By way of explanation, I cobbled together a philosophy of “speculation” using the words of Mr. Thayer’s occupation while the whole time thinking of Mr. Dugan’s. I couched my true profession of thief in the language of business, leaving Mirabile, no doubt perplexed, yet still duly impressed by my achievement.
“And what about you, Mirabile,” I asked, “have you and your father reaped the harvest of souls as planned?”
Her expression turned dark at this. “It is the reason I wanted to talk with you, Jonathan,“ she said softly, “things are not going well.”
Mirabile explained that after I left, the Reverend remained committed to the notion of including in the service a demonstration of healing by faith. He cursed me for leaving, but upon arrival at Syracuse, the Reverend found another boy to play the cripple. The new boy was unreliable and not to be trusted around money, but the performance was well-received, and the crowds in attendance continued to grow. The congregations would include actual cripples drawn by Reverend Travis’s reputation as a healer, and more often than not, one or more would leave cured or believing himself cured by the Reverend’s healing touch. When Reverend Travis realized this was happening, he fired the boy, then tailored his message to those in need of healing.
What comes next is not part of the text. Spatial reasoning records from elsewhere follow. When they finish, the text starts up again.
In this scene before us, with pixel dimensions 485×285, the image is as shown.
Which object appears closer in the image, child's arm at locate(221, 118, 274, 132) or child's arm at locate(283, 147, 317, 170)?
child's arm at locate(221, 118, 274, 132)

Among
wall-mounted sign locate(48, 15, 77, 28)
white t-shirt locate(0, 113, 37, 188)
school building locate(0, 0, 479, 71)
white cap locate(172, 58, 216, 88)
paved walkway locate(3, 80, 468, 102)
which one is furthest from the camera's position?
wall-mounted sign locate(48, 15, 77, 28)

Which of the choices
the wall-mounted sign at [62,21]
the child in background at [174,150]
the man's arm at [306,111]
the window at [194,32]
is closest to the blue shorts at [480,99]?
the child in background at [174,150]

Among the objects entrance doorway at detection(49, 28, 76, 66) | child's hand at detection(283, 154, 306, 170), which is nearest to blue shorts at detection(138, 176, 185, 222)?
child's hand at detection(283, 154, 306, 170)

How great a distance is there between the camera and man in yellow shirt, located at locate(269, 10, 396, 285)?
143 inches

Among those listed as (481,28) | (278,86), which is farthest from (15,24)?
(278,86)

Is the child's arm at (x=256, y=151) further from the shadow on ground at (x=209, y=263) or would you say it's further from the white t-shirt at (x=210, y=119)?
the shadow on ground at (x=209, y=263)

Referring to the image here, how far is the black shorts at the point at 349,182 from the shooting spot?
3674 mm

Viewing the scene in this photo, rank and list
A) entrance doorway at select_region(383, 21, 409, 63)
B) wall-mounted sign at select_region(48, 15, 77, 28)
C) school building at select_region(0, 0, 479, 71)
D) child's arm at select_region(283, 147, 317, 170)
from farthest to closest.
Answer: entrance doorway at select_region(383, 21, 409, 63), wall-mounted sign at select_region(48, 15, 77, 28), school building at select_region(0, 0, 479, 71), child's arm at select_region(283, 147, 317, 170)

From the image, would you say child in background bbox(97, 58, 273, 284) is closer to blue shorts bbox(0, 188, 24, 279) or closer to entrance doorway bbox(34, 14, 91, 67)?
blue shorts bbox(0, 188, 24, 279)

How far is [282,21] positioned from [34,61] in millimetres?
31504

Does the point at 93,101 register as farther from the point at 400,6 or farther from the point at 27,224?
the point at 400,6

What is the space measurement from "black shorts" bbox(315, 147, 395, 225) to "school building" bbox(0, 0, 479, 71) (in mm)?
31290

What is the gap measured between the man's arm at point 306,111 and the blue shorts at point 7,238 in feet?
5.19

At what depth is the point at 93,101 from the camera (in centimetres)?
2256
He would put his hand on the afflicted person and invoke the Holy Spirit. If the healing did not occur, he would blame that person’s lack of faith.
At first, he would add ringers to the crowd to make sure that at least someone would be healed every time, but he soon came to believe in his own healing power and worked only with those who came voluntarily. So obsessed was the Reverend with his power to heal that he had come to believe himself chosen by God. He put himself above all others, and would not tolerate anyone questioning his divinity.
“He has become insufferable,” Mirabile said, “I can no longer stand it.”
“Then you must leave,” I said.
“And I shall,” she said, “but the time is not right. I must return to Rochester first. Seeing you today was an epiphany, Jonathan. I believe that, with your help, I can put that life behind me forever. I have come to ask you if there is any chance of my obtaining that help.”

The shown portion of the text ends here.